Deep inside you don’t know what I’ve had to overcome to get myself to not care about this issue. It used to give me a lump in my throat if someone teased me. You see, I grew up without a mom my formative years. Then my widowed father hired a maid to cook and clean for us because we couldn’t deal with our grief, among other things and he needed help. I wasn’t really allowed in the kitchen. My one duty in life, per my dad, was to 1. Study, 2. Study, 3. Study, and lastly, if there was any time left over, 4. STUDY. So cooking? out of my orbit. I didn’t have a need nor desire to learn about it. I had to learn English and get straight A’s to get into a good university in the USA because I wanted to be a doctor. *phew* Later in life, once in college, I started feeling insecure about the fact that I had never boiled an egg, and everyone here seemed to have a fetish with those darn (yet delicious) chocolate chip cookies and I had never made them….ever….never boiled an egg. Remember?

So you know. Insecure. Me? a Latina woman who doesn’t know how to cook? What? AND you don’t cook spicy food? (that’s a whole other blog post about the difference between spicy Mexican food and our bland, but still flavorful Central American food…) So I used to feel insecure but now I just laugh WITH myself.
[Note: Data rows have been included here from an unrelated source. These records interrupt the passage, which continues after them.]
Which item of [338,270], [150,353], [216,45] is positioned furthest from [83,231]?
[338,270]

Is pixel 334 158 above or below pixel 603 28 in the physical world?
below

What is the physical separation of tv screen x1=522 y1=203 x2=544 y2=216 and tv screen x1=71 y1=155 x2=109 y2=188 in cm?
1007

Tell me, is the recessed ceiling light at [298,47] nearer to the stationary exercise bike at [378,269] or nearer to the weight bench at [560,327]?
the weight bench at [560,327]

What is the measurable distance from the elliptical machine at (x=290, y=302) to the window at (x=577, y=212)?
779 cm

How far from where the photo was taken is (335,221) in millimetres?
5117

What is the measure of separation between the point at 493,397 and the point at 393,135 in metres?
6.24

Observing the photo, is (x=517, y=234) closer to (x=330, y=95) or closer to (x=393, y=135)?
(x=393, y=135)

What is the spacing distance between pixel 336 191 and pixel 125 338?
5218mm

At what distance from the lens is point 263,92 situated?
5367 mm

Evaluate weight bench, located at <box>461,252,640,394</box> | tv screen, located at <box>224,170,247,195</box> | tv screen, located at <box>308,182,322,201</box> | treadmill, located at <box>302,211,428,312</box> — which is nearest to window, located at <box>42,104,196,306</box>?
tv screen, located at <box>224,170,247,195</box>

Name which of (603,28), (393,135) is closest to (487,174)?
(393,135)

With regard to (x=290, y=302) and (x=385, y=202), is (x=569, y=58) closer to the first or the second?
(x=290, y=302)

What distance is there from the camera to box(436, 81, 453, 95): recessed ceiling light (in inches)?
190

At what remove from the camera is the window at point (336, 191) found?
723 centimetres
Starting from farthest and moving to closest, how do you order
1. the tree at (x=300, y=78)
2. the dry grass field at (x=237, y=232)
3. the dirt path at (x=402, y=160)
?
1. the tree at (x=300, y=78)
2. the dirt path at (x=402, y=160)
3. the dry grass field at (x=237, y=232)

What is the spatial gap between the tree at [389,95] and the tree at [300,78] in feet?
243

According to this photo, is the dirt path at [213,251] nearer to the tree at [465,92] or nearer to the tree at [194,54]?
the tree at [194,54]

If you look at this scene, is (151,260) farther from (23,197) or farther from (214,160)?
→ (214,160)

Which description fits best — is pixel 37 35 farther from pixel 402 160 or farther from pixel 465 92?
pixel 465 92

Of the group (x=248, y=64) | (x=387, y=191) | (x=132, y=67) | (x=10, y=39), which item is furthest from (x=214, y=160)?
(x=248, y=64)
I made it thru college eating who knows how much cereal and other potluck leftovers and oh, the blessed Cafeteria food. When I got married, GEESH, now I had to feed him? Uh.OH.

I’ve made great strides and I now make some mean Black Bean Soup, chicken tacos a la Nicaraguan with my own twist, and have even learned some American recipes. I had to write about this more than anything to allow the humor to crush any insecurity that may creep up about my cooking. And who knows…maybe you “gentle reader”, could relate with how I’m scared to death about this yeast package that’s sitting in my freezer that my friend Rachel gave me to make honey oatmeal bread….Does that yeast have teeth? I’d rather keep it frozen. Just in case.

~I ain’t no Rachael Ray
~Ines

3 thoughts on “~i’m afraid of the yeast in my freezer~”

  1. I started cooking when I got married 5 years ago. It’s a learning process and occasionally there are giant screw ups. I have flopped in the floor and cried a la Julie and Julia over a ruined dinner. And then there’s the time my husband got a CLOVE of garlic confused with a POD– we choked down the very garlicky meal but just barely.

  2. My dad’s coworker gave my parents some zucchini and it’s been sitting in the fridge for a long time because they have no idea how to cook it. You’re not alone.

    Also, I know you can cook some gallo pinto, so don’t even front!